— Pośpiesz się!,.. Na Jowisza! Góra wyrzuca już wrzącą wodę i gorące błoto...
W istocie czarny, żarzący się potok tryskał przez okna i otwory dachów świątyni, zalał, zagrzebał klęczące postaci kapłanów, którzy napróżno chwilę przedtem silili się zapalić bogom kadzidła.
Dwaj nędznicy zajrzeli do sali, kiedy już wracali ze skarbca, obarczeni łupami. „Pomarli wszyscy!” — szepnęli ze zgrozą. Szli, depcąc po trupach, parząc stopy o rozpaloną posadzkę, skowycząc z bólu, Kalenus wyskoczył za próg świątyni. Przed Burbem zaś spadła, taka straszliwa masa popiołu, że musiał się cofnąć. Szukał schronienia w jakiejś izdebce, do której nie przymknęły jeszcze duszące wyziewy. Usiadł i szczękał zębami. Wokół niego rosła noc. Zjadliwa para wnikała przez szczeliny. Próbował wyjść. Nie mógł. Drzwi zatarasowała góra popiołu. Z obłąkaniem w oczach chwycił topór ofiarny, pozostawiony tu przez któregoś kapłanów, i jął rozwalać mur... aż tchu mu nie stało. Padł. Oczy wyszły mu z orbit.

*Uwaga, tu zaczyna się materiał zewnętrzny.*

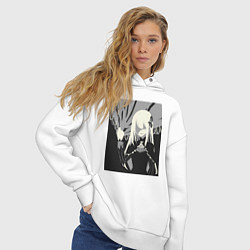 Толстовка оверсайз женская ReZero Ехидна, цвет: белый — фото 2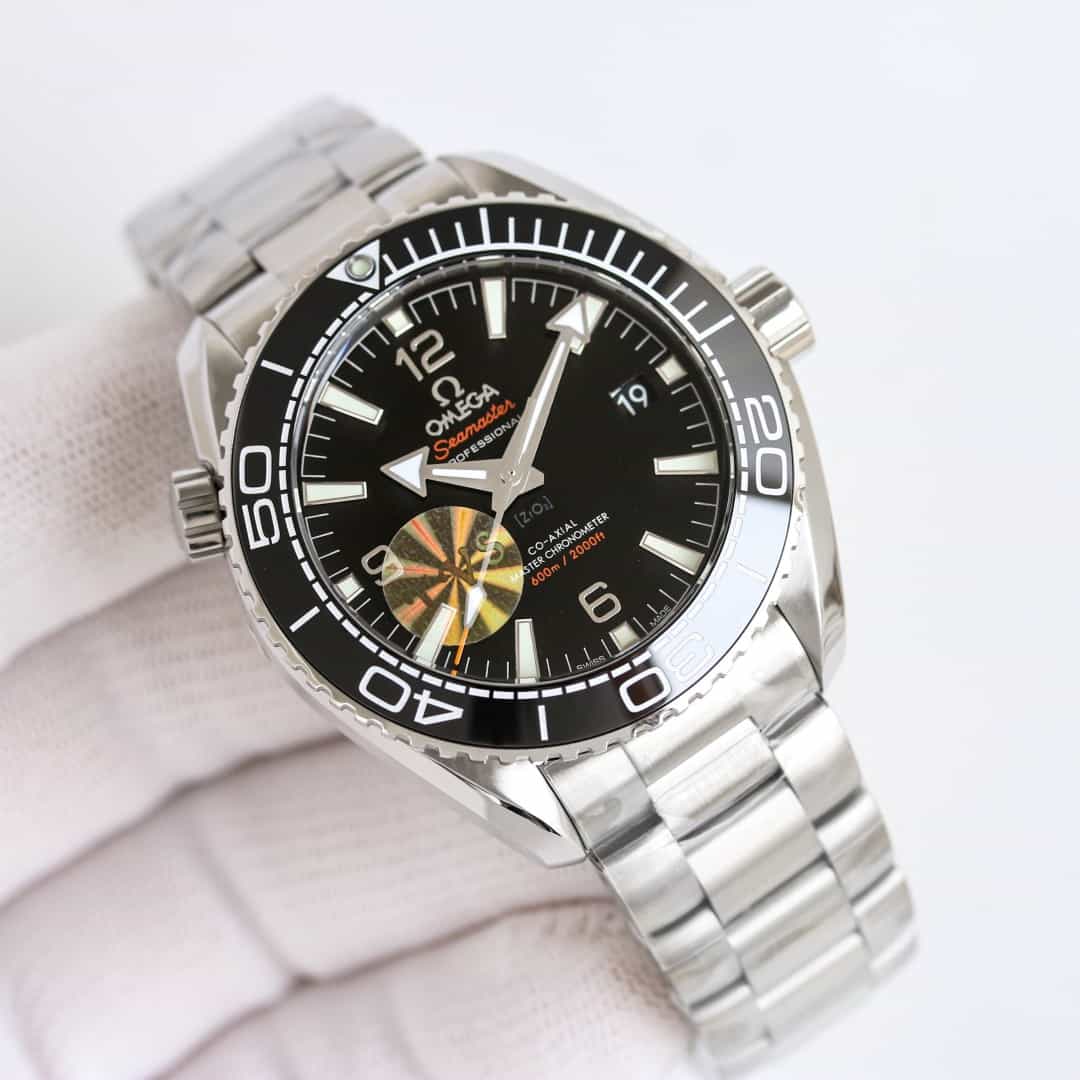 Seamaster Planet Ocean 600M 39.5mm Steel On Steel Mens Watch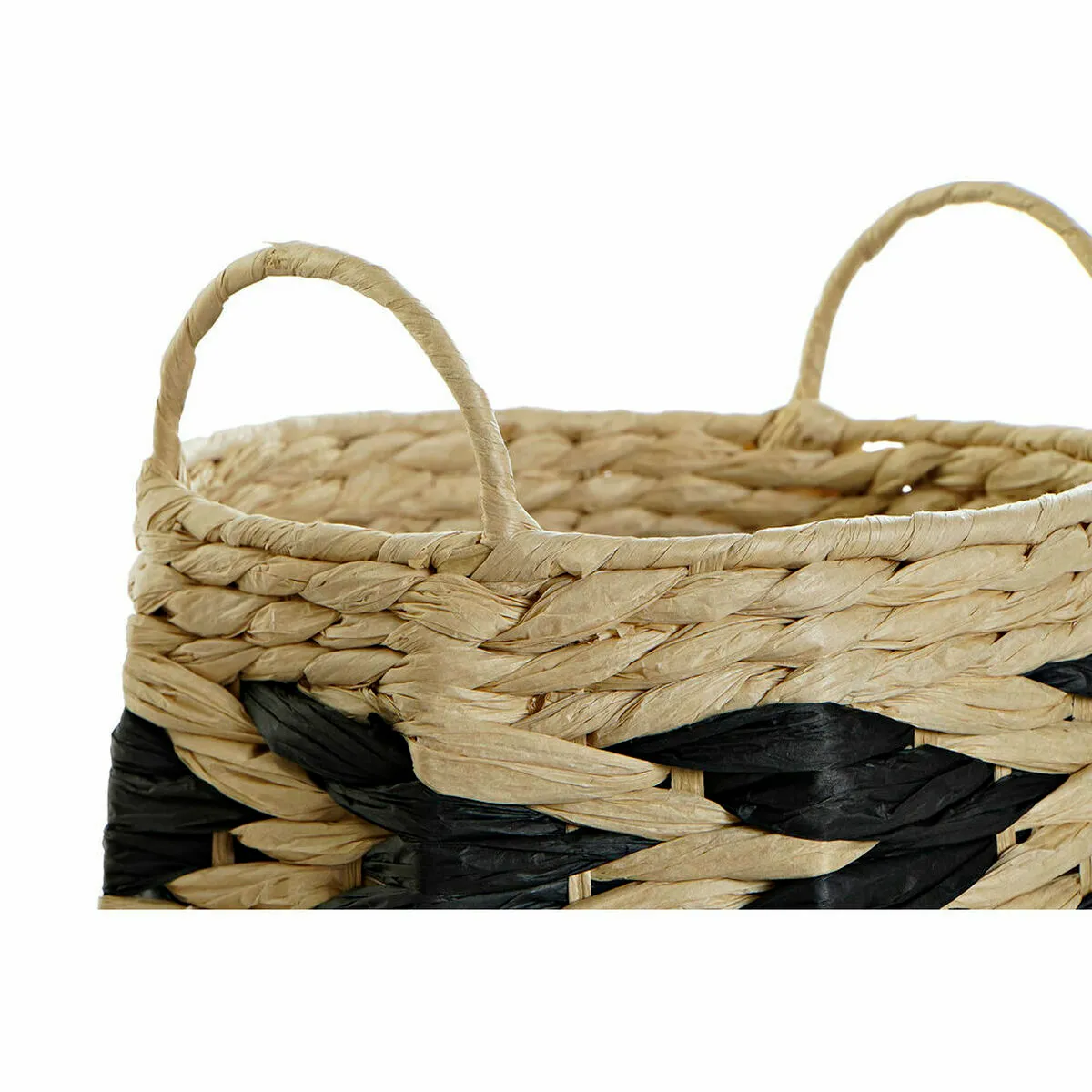 DKD Home Decor Set de Basket - Naturel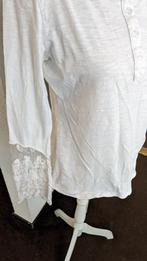 Witte top met broderie details - M - Zanzea, Kleding | Dames, Maat 38/40 (M), Zanzea, Lange mouw, Wit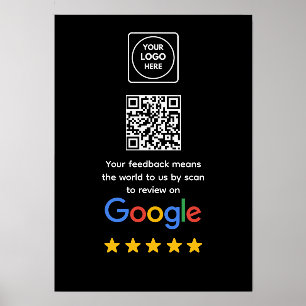 Google Reviews QR Code display holder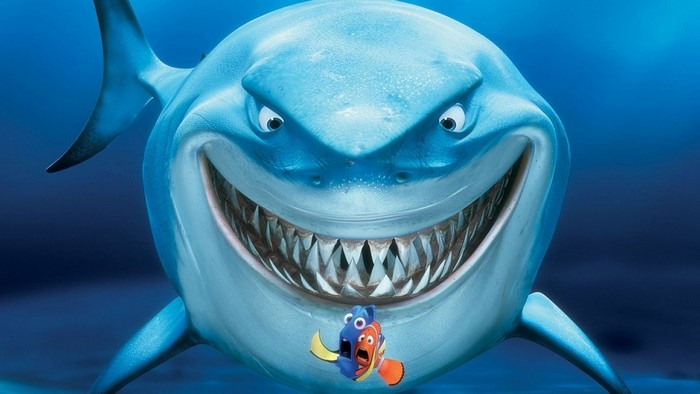 Bruce the shark from Finding Nemo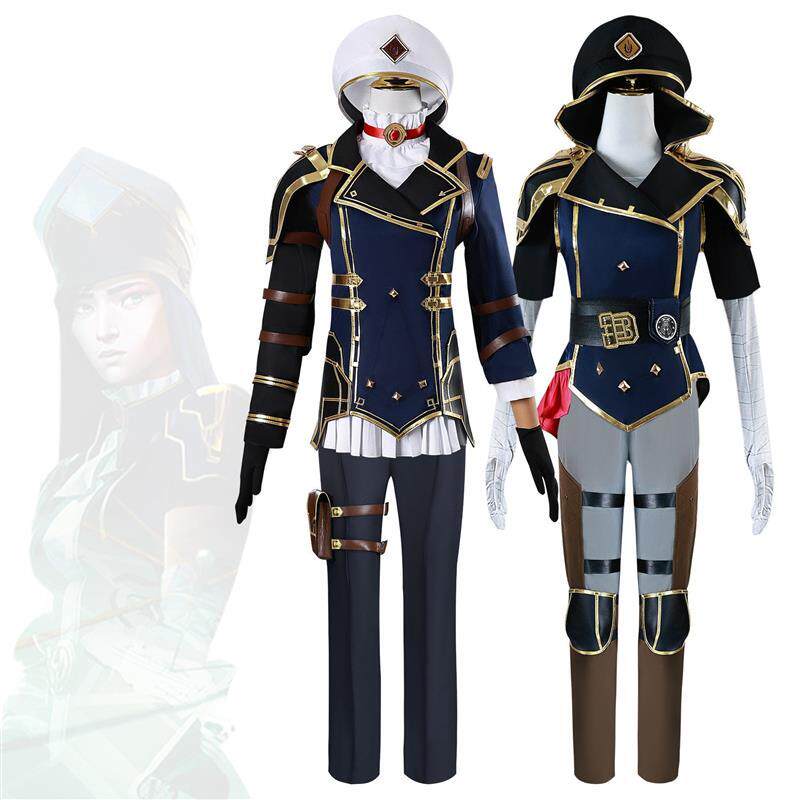 北水商贸凯特琳cos服英雄联盟双城之战蔚cosplay女警凯特琳cos服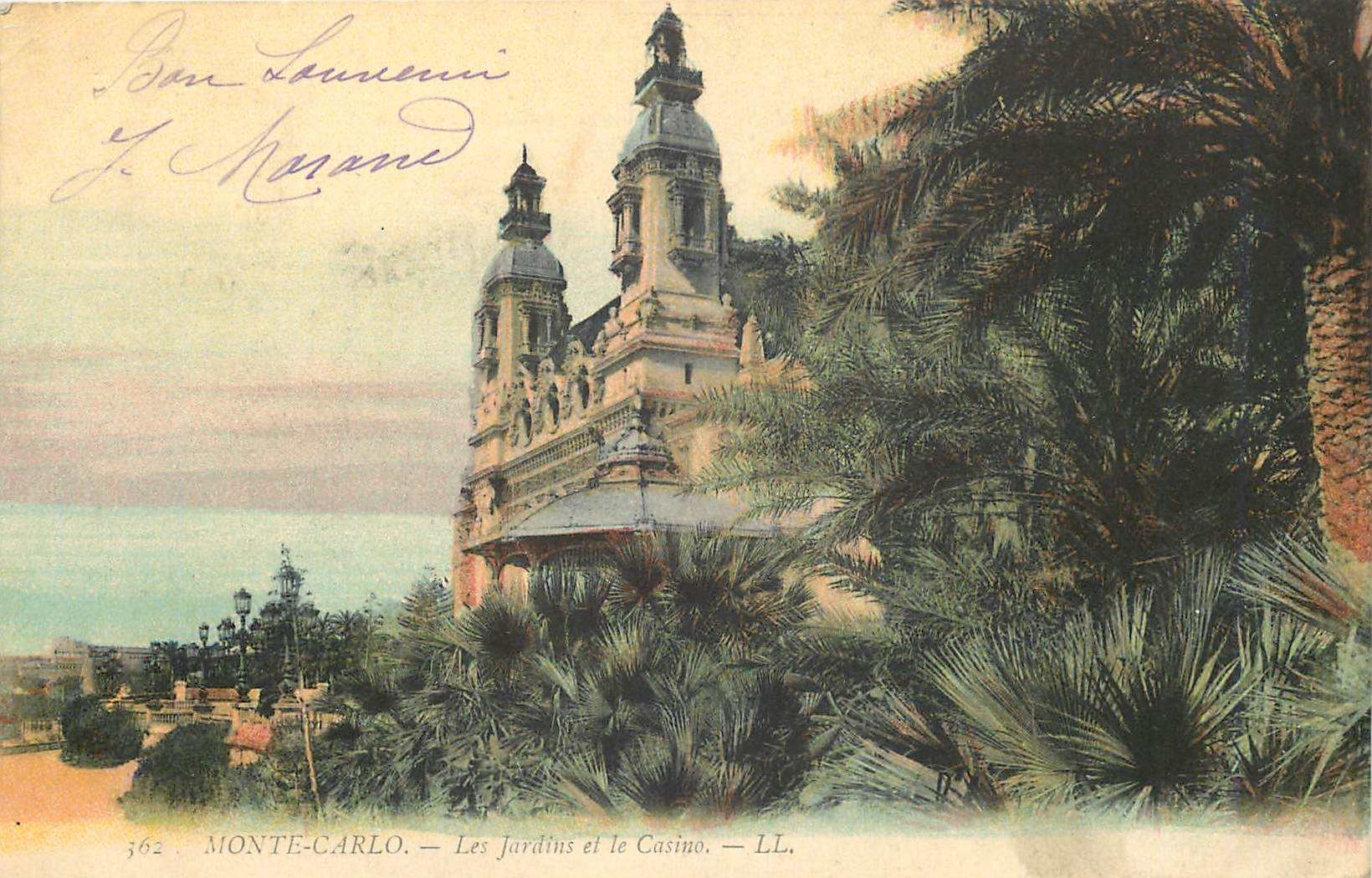 CPA Monte Carlo Les Jardins et le Casino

. | . | . | . | . | . | . | . | . | . | . | . | . | . | . | . | . | . | . | . | . | . | . | . | . | . | . | . | . | . | . | . | . | . | . | . | . | . | . | . | . | . | . | . |
Na ulicy ktoś krzyczał żałośnie:
— Hola! na pomoc! Zgasła mi pochodnia. Odbiegli mnie niewolnicy. Jestem Djomed — bogaty Djomed. Dwa tysiące sesterców temu, kto mi poda rękę.
Nikt się nie zatrzymał. Krzyczący uczepił się czyjejś nogi.
— Puść mnie! — wołał tamten w przerażeniu.
— Klaudjuszu! podaj mi rękę... A dam ci schronienie w mojej piwnicy. Mam bogate zapasy żywności i oliwy do lamp i wina. Przetrzymamy ten potop popiołu, choćby noc trwała tygodnie.
— Masz rękę... Idziemy.
— Weźcie i mnie. Mam dziecko na ręku. Ukrywałam się z tem. Lecz teraz wyniosłam z potopu! — błagał głos młodej kobiety.